Interpretive Summary: Plant-parasitic nematodes are microscopic worms that attack plants and cause ten billion dollars in crop losses annually in the United States. Farmers face an enormous problem because they lack safe and effective ways of reducing the numbers of nematodes in soils. Previous USDA research has shown that two species of nematodes can be killed upon exposure to N-Viro Soil, a product that is formed from municipal sewage treatment wastes that have been freed of human disease organisms through a sanitization and stabilization process. In this study, ARS and University of Maryland researchers evaluated N-Viro Soil for its ability to control nematode populations on three different soybean varieties in small field plots. The results indicated that higher rates of N-Viro Soil resulted in lower nematode populations, and that a combined treatment of N-Viro Soil with a nematode-resistant soybean variety suppressed populations greater than either practice alone. These results are significant because they indicate that N-Viro Soil can be combined with another management strategy to increase nematode suppression. This research will be used by scientists developing safe and effective ways of controlling the diseases caused by plant-parasitic nematodes.
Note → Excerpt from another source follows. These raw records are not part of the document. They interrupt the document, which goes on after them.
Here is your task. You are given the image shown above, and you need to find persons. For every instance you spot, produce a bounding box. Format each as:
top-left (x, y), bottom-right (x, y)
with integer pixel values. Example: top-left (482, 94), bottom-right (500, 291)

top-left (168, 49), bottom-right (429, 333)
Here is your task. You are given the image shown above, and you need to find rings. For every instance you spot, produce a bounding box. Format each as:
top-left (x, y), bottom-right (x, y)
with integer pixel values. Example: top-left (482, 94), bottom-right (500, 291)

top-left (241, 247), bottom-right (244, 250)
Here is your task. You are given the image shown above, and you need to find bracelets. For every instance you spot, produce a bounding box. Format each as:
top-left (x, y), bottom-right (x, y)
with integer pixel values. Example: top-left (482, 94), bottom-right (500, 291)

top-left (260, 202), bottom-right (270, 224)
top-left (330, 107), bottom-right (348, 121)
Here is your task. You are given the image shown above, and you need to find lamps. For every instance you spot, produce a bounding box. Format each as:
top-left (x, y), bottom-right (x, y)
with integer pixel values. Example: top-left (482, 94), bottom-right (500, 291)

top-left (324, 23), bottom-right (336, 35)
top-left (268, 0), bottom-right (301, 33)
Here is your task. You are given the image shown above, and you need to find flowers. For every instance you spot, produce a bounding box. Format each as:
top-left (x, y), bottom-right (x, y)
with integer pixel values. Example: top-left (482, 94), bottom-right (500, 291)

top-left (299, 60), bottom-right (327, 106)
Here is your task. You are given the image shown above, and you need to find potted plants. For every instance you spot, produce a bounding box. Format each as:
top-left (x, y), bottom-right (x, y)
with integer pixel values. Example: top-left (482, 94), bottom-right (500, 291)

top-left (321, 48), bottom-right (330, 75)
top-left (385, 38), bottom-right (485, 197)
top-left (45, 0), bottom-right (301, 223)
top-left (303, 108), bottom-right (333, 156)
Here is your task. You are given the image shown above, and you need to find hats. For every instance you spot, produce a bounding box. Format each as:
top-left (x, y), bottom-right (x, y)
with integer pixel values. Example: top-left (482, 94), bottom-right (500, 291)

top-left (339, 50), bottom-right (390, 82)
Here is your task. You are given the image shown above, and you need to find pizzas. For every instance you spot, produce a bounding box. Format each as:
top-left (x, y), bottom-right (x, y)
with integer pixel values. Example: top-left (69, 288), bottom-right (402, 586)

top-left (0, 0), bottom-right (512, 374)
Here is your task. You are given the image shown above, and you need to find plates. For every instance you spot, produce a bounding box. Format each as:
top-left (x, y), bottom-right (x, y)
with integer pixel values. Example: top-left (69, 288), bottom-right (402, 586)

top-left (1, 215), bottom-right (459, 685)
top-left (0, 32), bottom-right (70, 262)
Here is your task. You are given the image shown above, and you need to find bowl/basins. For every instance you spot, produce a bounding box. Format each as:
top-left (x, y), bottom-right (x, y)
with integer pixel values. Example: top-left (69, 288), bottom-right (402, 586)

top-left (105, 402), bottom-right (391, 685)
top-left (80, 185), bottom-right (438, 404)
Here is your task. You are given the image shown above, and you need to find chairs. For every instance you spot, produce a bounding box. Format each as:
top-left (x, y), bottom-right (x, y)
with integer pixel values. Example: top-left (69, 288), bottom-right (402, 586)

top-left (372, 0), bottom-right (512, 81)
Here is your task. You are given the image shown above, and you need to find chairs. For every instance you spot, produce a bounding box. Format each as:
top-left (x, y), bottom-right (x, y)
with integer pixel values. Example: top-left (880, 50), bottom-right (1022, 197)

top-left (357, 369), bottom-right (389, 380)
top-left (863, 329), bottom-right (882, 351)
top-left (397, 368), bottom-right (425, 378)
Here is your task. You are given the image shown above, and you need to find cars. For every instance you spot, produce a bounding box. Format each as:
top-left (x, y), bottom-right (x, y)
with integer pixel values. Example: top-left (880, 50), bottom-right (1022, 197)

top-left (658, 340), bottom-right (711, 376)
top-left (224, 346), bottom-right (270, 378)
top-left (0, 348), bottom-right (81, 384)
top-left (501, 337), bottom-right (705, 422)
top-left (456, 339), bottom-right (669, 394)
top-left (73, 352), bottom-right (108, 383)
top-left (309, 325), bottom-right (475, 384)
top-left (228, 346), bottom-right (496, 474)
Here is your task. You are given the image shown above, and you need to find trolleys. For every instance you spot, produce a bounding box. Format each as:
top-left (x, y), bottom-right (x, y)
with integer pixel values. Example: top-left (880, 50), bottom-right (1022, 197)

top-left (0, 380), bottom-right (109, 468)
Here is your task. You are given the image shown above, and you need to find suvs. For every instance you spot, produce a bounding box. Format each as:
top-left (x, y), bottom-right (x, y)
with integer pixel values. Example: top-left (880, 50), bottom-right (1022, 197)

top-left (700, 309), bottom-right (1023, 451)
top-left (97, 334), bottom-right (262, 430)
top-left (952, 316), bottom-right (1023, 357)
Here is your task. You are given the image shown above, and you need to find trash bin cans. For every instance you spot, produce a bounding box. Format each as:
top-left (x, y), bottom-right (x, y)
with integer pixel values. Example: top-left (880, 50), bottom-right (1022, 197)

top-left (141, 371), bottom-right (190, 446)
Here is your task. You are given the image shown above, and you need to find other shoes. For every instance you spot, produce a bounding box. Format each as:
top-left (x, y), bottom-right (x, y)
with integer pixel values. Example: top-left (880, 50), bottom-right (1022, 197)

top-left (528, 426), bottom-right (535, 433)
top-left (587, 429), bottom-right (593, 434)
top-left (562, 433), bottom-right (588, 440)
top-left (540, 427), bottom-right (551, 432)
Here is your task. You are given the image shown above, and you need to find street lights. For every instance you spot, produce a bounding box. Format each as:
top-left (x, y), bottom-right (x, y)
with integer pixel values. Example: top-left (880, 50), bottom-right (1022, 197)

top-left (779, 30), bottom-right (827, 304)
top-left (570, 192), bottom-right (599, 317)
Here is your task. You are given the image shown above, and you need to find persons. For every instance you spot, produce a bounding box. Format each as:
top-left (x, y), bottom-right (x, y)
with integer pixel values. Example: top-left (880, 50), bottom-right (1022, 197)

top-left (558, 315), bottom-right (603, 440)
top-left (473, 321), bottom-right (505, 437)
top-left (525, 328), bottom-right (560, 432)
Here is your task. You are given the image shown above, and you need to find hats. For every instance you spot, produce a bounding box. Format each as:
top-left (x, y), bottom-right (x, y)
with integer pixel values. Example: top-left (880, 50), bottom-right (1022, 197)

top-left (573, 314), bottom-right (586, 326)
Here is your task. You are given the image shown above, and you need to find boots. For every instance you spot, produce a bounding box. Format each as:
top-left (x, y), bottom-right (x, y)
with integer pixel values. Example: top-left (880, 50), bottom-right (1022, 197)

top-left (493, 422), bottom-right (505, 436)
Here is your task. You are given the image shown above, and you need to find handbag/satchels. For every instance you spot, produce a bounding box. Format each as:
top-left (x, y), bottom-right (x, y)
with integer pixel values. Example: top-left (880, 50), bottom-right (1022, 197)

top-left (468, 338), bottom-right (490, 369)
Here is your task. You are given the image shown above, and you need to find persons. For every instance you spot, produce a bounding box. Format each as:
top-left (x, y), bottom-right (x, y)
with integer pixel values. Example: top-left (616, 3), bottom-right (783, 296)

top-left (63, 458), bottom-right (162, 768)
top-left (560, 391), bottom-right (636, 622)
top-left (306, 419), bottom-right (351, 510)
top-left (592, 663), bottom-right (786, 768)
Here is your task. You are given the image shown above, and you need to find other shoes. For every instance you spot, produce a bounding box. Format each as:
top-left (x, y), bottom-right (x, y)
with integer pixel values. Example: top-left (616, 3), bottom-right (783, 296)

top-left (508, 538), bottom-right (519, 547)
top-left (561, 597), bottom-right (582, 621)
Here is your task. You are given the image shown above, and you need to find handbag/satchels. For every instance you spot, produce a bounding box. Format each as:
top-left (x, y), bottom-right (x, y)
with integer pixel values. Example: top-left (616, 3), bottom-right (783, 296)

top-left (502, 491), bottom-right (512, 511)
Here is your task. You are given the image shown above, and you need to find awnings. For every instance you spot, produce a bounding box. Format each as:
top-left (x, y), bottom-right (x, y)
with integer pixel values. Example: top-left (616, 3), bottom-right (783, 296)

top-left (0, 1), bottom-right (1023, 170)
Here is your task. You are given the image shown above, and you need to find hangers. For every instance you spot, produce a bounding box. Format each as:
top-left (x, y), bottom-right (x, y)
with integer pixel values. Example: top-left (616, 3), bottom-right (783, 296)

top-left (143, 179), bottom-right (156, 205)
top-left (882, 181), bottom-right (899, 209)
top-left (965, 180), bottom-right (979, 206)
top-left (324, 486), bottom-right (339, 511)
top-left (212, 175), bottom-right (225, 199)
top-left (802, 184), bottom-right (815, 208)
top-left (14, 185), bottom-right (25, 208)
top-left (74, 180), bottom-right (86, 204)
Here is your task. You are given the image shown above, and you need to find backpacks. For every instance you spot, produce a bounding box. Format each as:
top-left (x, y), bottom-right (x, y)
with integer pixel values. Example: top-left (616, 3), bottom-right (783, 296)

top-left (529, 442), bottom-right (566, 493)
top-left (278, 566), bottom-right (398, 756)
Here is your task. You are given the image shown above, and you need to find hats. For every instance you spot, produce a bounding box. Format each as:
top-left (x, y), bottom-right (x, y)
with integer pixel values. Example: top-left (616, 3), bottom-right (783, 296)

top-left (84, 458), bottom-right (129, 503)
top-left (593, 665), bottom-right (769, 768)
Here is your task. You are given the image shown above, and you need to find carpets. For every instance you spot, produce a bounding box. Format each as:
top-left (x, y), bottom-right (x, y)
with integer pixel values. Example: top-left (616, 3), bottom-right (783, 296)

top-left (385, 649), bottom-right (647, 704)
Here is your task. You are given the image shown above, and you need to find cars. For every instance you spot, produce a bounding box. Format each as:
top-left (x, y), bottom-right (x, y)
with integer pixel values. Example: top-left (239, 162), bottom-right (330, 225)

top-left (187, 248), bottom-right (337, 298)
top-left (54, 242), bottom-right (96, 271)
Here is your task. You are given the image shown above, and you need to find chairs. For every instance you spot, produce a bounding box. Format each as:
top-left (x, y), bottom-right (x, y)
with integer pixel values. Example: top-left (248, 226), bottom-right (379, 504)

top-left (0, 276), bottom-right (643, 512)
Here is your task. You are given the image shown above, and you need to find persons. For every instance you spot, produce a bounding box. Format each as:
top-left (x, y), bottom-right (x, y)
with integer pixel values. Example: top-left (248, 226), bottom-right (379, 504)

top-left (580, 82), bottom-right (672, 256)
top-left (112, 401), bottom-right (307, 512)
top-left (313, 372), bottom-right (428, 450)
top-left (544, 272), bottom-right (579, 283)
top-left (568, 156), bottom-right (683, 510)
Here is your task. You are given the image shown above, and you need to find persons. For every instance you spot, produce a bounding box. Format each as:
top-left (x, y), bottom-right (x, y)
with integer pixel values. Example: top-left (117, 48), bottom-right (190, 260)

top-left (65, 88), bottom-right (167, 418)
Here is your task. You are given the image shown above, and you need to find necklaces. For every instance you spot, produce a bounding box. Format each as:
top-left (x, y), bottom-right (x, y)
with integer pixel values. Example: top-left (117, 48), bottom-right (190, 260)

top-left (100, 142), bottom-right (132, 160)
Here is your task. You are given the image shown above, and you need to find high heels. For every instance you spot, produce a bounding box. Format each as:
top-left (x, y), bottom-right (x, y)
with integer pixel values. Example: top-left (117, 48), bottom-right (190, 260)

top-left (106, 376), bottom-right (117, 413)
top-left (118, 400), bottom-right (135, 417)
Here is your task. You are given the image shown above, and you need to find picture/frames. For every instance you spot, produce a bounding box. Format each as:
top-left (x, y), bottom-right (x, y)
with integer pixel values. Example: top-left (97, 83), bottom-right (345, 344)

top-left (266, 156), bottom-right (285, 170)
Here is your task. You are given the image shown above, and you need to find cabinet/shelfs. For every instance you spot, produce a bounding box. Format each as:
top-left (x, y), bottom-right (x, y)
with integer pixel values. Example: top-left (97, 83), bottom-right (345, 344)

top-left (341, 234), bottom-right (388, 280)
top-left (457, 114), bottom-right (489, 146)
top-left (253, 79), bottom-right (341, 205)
Technical Abstract: N-Viro Soil (NVS) is an alkaline-stabilized biosolid that has been shown to suppress Meloidogyne incognita. In separate studies NVS was applied in microplots either at different rates (0, 25, 50, 75 and 100 dry t/ha), or applied in combination with M. incognita resistant and susceptible varieties and to different M. incognita initial densities (low, medium and high). N-Viro Soil did suppress M. incognita in a field setting. During year 1, increasing rates of NVS resulted in greater soil solution pHs and M. incognita J2 and egg suppression. Soil solution pH remained higher in NVS-amended plots compared to the unamended control in year 2. N-Viro Soil was more effective in reducing moderate initial nematode populations rather than high, with 94-100% reduction in eggs and juvenile populations compared to 75-79%, respectively. In all experiments a reduction in nematode populations by NVS, alone or in combination with a resistant variety, did not consistently suppress M. incognita in year 2 or 3. Unfortunately, the rate required to elicit this reduction in nematode populations is probably not agronomically realistic. Additional research needs to concentrate on reducing the rate of NVS necessary to suppress plant-parasitic nematodes.